1

I would like to know how to ensure I crawl a website with all products, crawl each products unique page, build an array and write the end result to an xml file.

The below code will hit the main site url, crawl all links within a certain container, request each link inside the main loop and prepare the var for writing once in the end. How can I ensure all loops are finished before we write the XML to a file at the end? The crawler might follow links on the 2nd and 3rd requests also creating more loops within each other.

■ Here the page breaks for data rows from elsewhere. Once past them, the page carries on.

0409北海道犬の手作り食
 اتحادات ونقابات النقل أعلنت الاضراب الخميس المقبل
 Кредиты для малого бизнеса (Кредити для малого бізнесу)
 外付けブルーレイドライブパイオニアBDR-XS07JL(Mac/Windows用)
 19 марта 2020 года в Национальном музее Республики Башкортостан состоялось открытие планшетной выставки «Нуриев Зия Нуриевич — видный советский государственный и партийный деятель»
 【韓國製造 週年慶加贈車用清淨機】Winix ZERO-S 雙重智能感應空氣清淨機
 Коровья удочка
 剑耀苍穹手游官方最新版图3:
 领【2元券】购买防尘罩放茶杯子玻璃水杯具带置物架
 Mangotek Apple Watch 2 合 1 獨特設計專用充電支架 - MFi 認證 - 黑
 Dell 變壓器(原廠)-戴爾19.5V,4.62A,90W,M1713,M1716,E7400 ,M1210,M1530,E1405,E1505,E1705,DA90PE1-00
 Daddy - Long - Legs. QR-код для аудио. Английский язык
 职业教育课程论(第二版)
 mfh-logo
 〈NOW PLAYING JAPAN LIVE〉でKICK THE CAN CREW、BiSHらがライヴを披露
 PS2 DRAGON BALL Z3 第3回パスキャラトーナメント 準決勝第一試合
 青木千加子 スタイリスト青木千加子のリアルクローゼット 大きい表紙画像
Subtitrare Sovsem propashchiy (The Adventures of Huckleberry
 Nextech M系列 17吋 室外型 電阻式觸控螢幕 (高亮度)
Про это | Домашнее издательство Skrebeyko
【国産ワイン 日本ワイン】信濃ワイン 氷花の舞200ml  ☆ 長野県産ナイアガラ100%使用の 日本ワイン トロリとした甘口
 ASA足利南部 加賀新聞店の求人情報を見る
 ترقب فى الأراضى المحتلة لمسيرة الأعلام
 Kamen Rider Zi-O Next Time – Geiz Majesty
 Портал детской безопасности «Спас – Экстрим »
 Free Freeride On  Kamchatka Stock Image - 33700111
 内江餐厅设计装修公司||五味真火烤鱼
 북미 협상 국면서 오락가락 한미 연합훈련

Is there a way to setup one final call once everything is done, or perhaps a different approach here?

function doRequest(url) {
    return new Promise(function(resolve, reject) {
        request(url, function(error, res, body) {
            if (!error && res.statusCode == 200) {
                resolve(body);
            } else {
                reject(error);
            }
        });
    });
}

async function getHTML(url) {
    const response = await doRequest(url);
    return response;
}

getHTML("https://www.example.com")
    .then(function(data) {
        const $ = cheerio.load(data);

        $(".col-md-6.col-lg-4.container").each(function(i, elem) {
            var productURL = $(this)
                .find(".product-section")
                .find("a")
                .attr("href");
            getHTML(productURL)
                .then(function(data) {
                    const $ = cheerio.load(data);
                    var productName = $(".product-details__name")
                        .first()
                        .text();

                    productCounter += 1;
                    doc.ele("product")
                        .ele("title")
                        .txt(productName)
                        .up()
                        .ele("order")
                        .txt(productCounter)
                        .up()
                        .ele("expiry")
                        .txt("2020-01-31");
                })
                .catch(err => console.log(err));
        });

        console.log("this should be processed last or not?");
        const theXML = '<?xml version="1.0"?>' + doc.toString({ pretty: true });
        writeStream.write(theXML);
    })
    .catch(err => console.log(err));

Skobbejak
  • 108
  • 1
  • 8
  • 1
    Your problem here is that `$(".col-md-6.col-lg-4.container").each` is synchronous. It traverses all elements one after another and doesn't wait for the `getHTML` promise to resolve before proceeding to the next element. It's probably best to use `for ( a in b )` with `await` instead as jQuery doesn't support async work. – Tony Bogdanov Jan 30 '20 at 22:41
  • Thanks, you pointed me in the right direction other than just closing the post and link it to an irrelevant post somewhere else. I found the perfect solution here: https://github.com/41x3n/GoalKicker-Books-Script/blob/master/app.js – Skobbejak Jan 31 '20 at 01:26

0 Answers0